The search process is directed by a search descriptor, which is able to search only the object that created it. In other words, you cannot use the same search descriptor to search multiple documents. The search descriptor specifies the search text and how the text is searched (see Table 14 ). The search descriptor is the most complicated component of searching.
Property | Description |
---|---|
SearchBackwards | If True, search the document backwards . |
SearchCaseSensitive | If True, the case of the letters affects the search. |
SearchWords | If True, only complete words are found. |
SearchRegularExpression | If True, the search string is treated as a regular expression. |
SearchStyles | If True, text is found based on applied style names -not on the text content. |
SearchSimilarity | If True, a "similarity search" is performed. |
SearchSimilarityRelax | If True, the properties SearchSimilarityRelax, SearchSimilarityRemove, SearchSimilarityAdd, and SearchSimilarityExchange are all used. |
SearchSimilarityRemove | Short Integer specifying how many characters may be ignored in a match. |
SearchSimilarityAdd | Short Integer specifying how many characters may be added in a match. |
SearchSimilarityExchange | Short Integer specifying how many characters may be replaced in a match. |
Although not included in Table 14, a search descriptor supports the string property SearchString, which represents the string to search. The XSearchDescriptor interface defines the methods getSearchString() and setSearchString() to get and set the property if you prefer to use a method rather than directly setting the property. The XSearchable interface defines the methods used for searching and creating the search descriptor (see Table 15 ).
Method | Description |
---|---|
createSearchDescriptor() | Create a new SearchDescriptor. |
findAll(XSearchDescriptor) | Return an XindexAccess containing all occurrences. |
find First(XSearchDescriptor) | Starting from the beginning of the searchable object, return a text range containing the first found text. |
findNext(XText Range, XSearchDescriptor) | Starting from the provided text range, return a text range containing the first found text. |
The macro in Listing 30 is very simple; it sets the CharWeight character property of all occurrences of the text "hello" to com.sun.start.awt.FontWeight.BOLD-text ranges support character and paragraph properties.

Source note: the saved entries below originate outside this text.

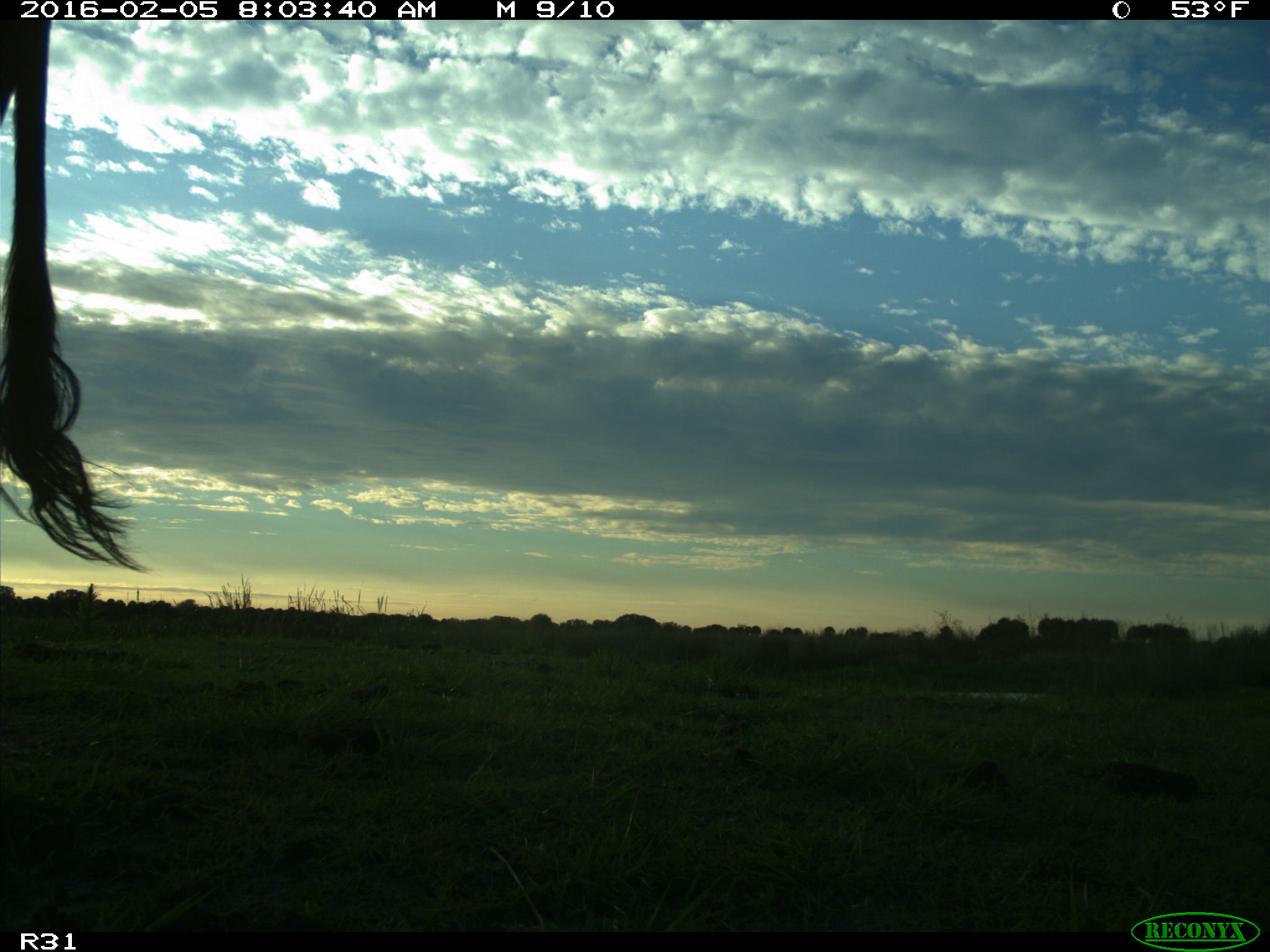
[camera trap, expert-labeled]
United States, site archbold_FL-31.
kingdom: Animalia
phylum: Chordata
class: Mammalia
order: Artiodactyla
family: Bovidae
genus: Bos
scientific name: Bos taurus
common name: domestic cow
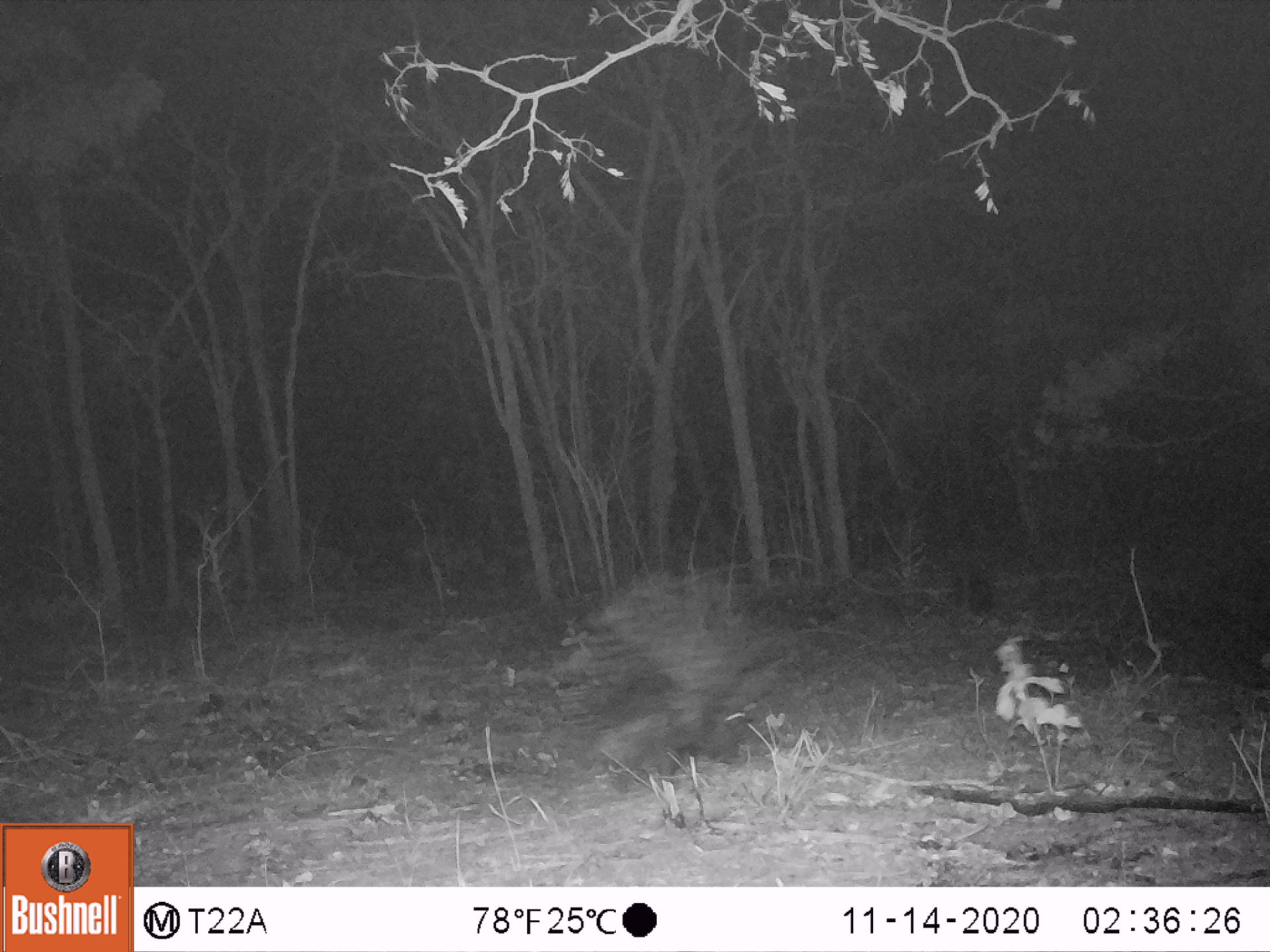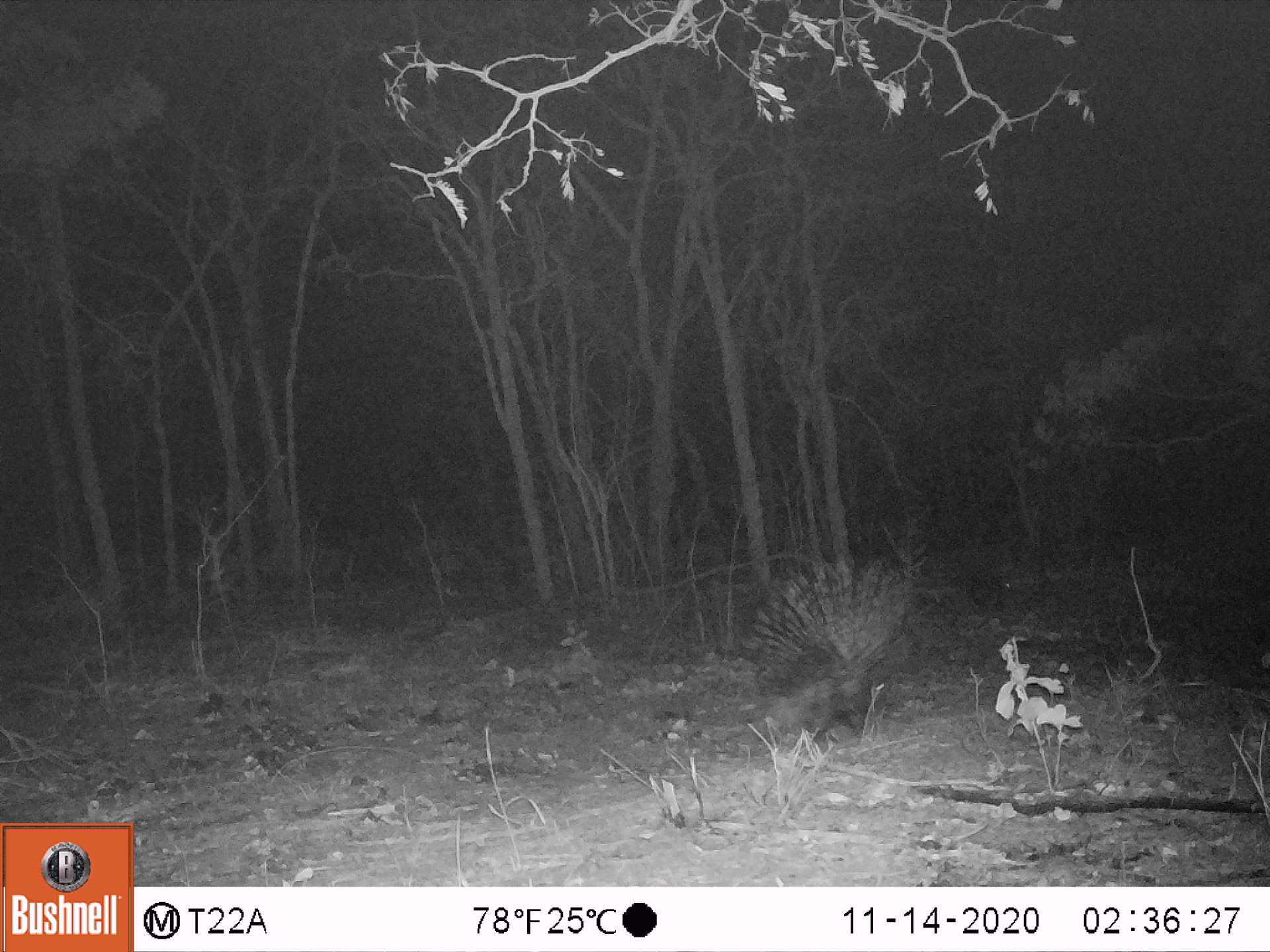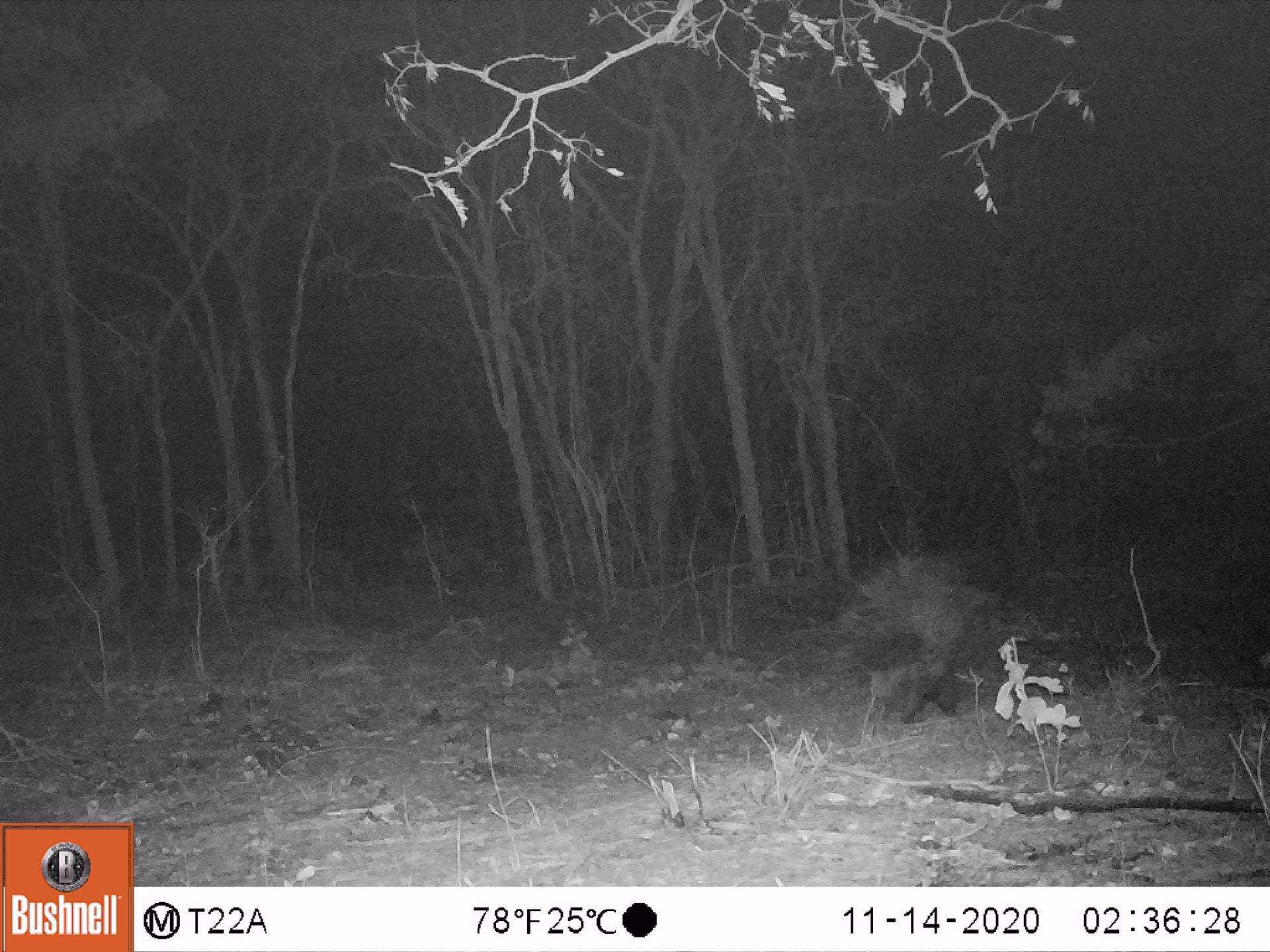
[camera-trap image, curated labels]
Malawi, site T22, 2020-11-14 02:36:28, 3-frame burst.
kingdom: Animalia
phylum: Chordata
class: Mammalia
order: Rodentia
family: Hystricidae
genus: Hystrix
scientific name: Hystrix africaeaustralis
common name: cape porcupine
Cape porcupine (Hystrix africaeaustralis), count 1.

Sub SimpleSearchExample Dim oDescriptor 'The search descriptor Dim oFound 'The found range oDescriptor = ThisComponent.createSearchDescriptor() With oDescriptor .SearchString = "hello" .SearchWords = true 'The attributes default to False .SearchCaseSensitive = False 'So setting one to False is redundant End With ' Find the first one oFound = ThisComponent.findFirst(oDescriptor) Do While Not IsNull(oFound) Print oFound.getString() oFound.CharWeight = com.sun.star.awt.FontWeight.BOLD oFound = ThisComponent.findNext(oFound.End, oDescriptor) Loop End Sub
The trick to searching a specified range of text is to notice that you can use any text range, including a text cursor, in the findNext routine. After each call to findNext(), check the end points of the find to see if the search went too far. You may, therefore, constrain a search to any text range. The primary purpose of the findFirst method is to obtain the initial text range for the findNext routine. You can use the selected text framework very easily to search a range of text (see Listing 31 ).

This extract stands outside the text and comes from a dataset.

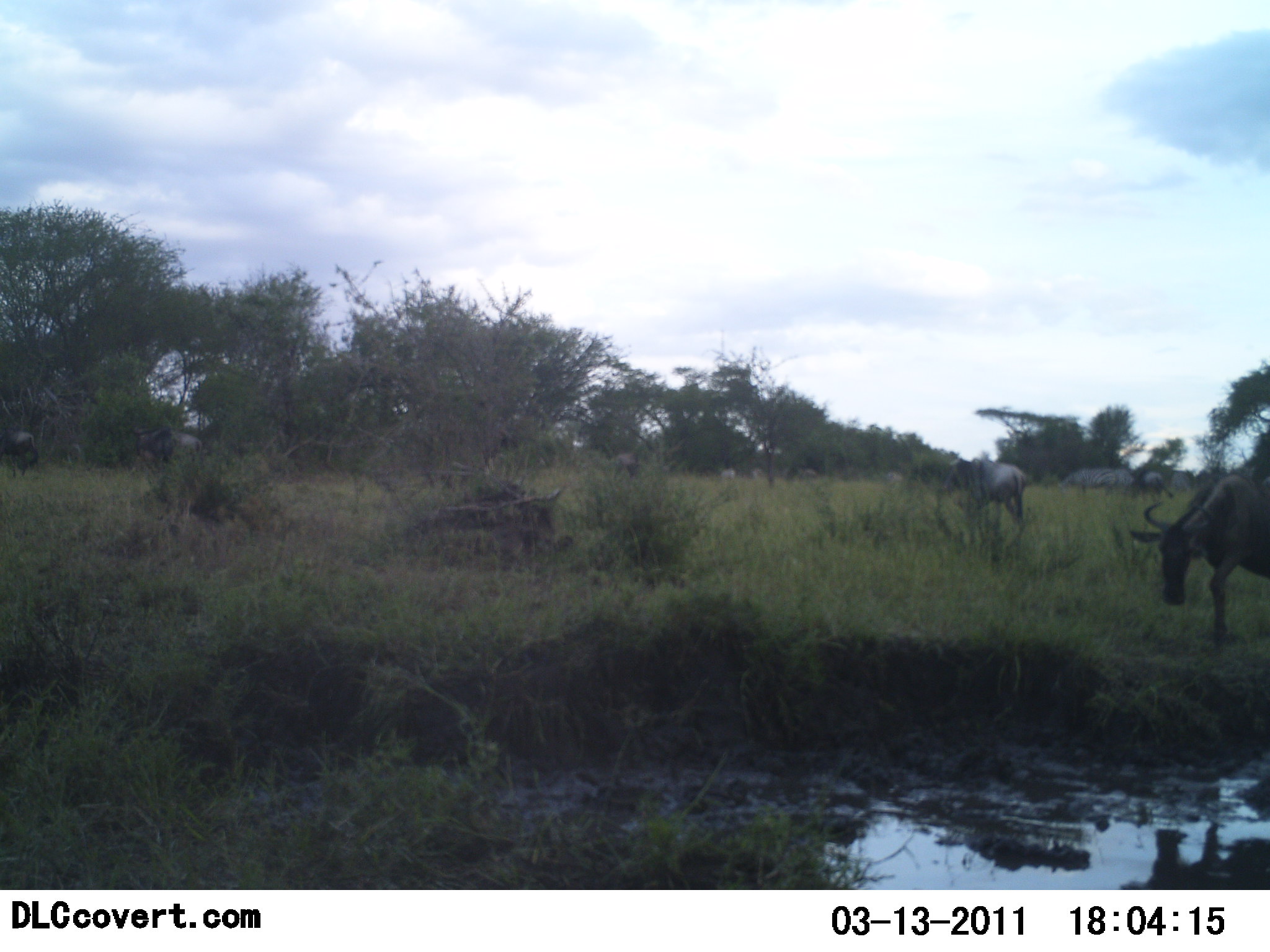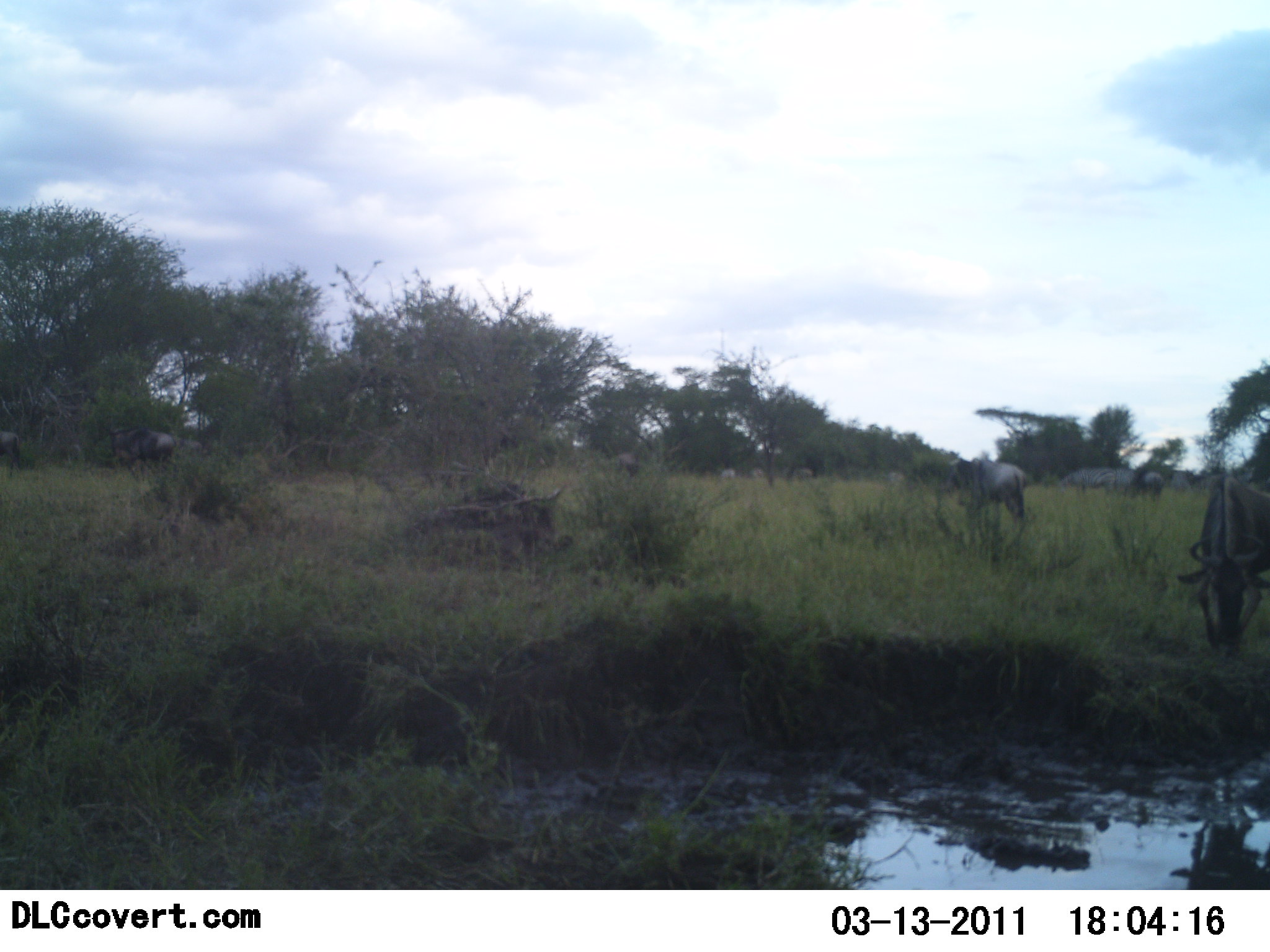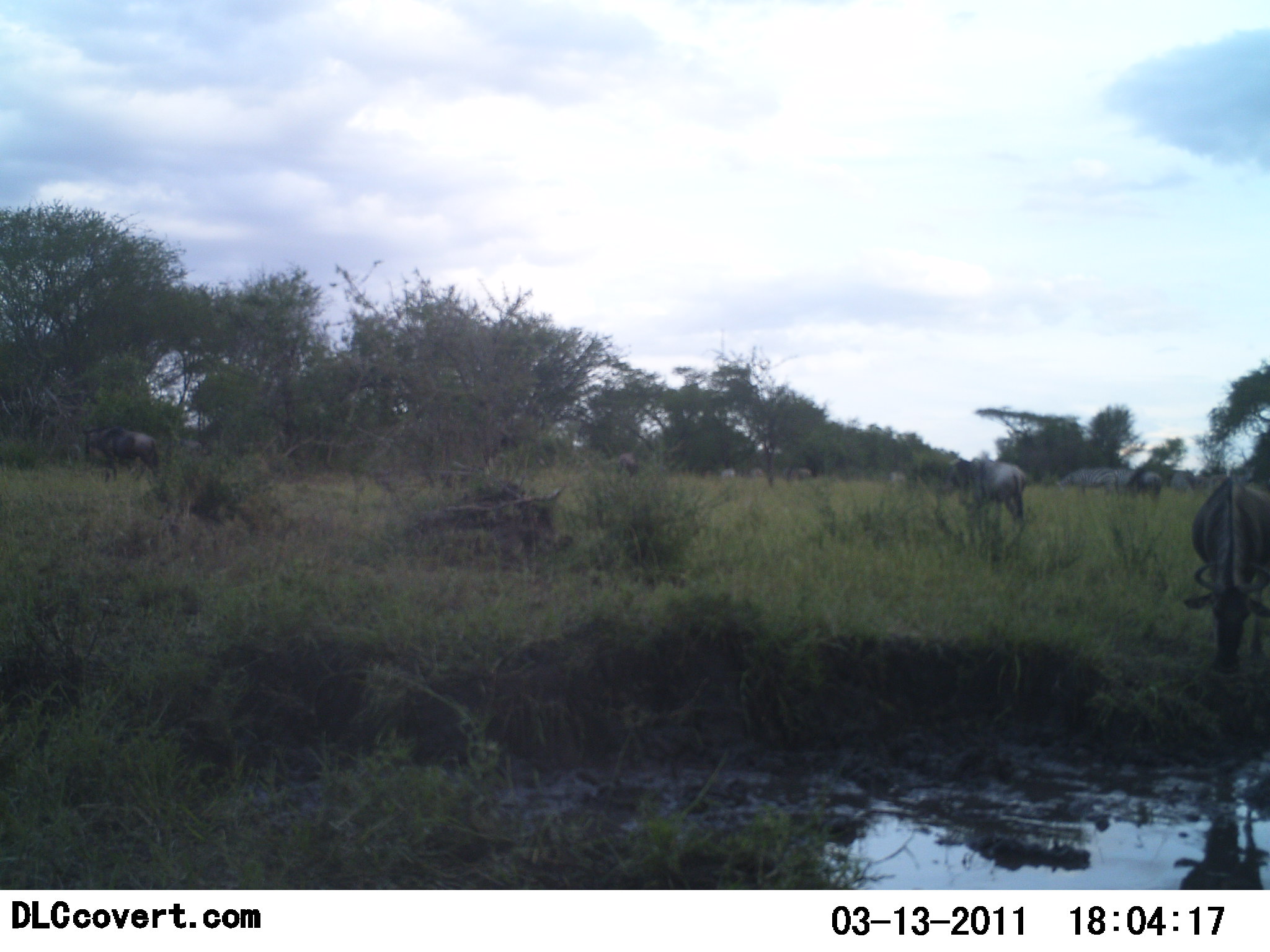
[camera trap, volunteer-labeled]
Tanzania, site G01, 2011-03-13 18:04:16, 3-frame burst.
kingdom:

Sub SearchSelectedWorker(oLCursor, oRCursor, oText, oDescriptor) If oText.compareRegionEnds(oLCursor, oRCursor) <= 0 Then Exit Sub oLCursor.goRight(0, False) Dim oFound REM There is no reason to perform a findFirst. oFound = oDoc.findNext(oLCursor, oDescriptor) Do While Not IsNull(oFound) REM See if we searched past the end If -1 = oText.compareRegionEnds(oFound, oRCursor) Then Exit Do Print oFound.getString() oFound = ThisComponent.findNext(oFound.End, oDescriptor) Loop End Sub
The text object cannot compare two regions unless they both belong to that text object. Text that resides in a different frame, section, or even a text table, uses a different text object than the main document text object. As an exercise, investigate what happens if the found text is in a different text object than the text object that contains oRCursor in Listing 31. Is the code in Listing 31 robust?
It is significantly faster to search for all occurrences of the text at one time using the findAll() object method than to repeatedly call findNext(). Care must be used, however, when using all occurrences of the specified text. The macro in Listing 32 is an extreme example of code gone bad on purpose.
Sub SimpleSearchAllExample Dim oDescriptor 'The search descriptor Dim oFound 'The found range Dim oFoundAll 'The found range Dim n% 'General index variable oDescriptor = ThisComponent.createSearchDescriptor() oDescriptor.SearchString = "helloxyzzy" oFoundAll = ThisComponent.findAll(oDescriptor) For n% = 0 to oFoundAll.getCount()-1 oFound = oFoundAll.getByIndex(n%) Print oFound.getString() oFound.setString("hello" & n%) Next End Sub
The macro in Listing 32 obtains a list of text ranges that encapsulate the text "helloxyzzy". This text is then replaced with a shorter piece of text. In a perfect world, the occurrences of "helloxyzzy" would be replaced with "hello0", "hellol", "hello2", ... When each instance is replaced with the shorter text, the total length of the document changes. Remember that the text-range objects were all obtained before the first instance of text is modified. Although the text-range interface is clearly defined, the internal workings are not. I purposely created this example because I expected it to fail, and with no defined behavior my only option was to create a test. Experimentally, I observed that if multiple occurrences of "helloxyzzy" are contained in the same word, poor behavior results. I also observed that if all occurrences of "helloxyzzy" are contained in separate words, everything works great, and only occurrences of "helloxyzzy" are changed-leaving the surrounding text intact. I can but nod my head in approval at the brilliance of the programmers that allow this behavior, while remaining cautiously paranoid , expecting that code relying on this behavior will fail in the future.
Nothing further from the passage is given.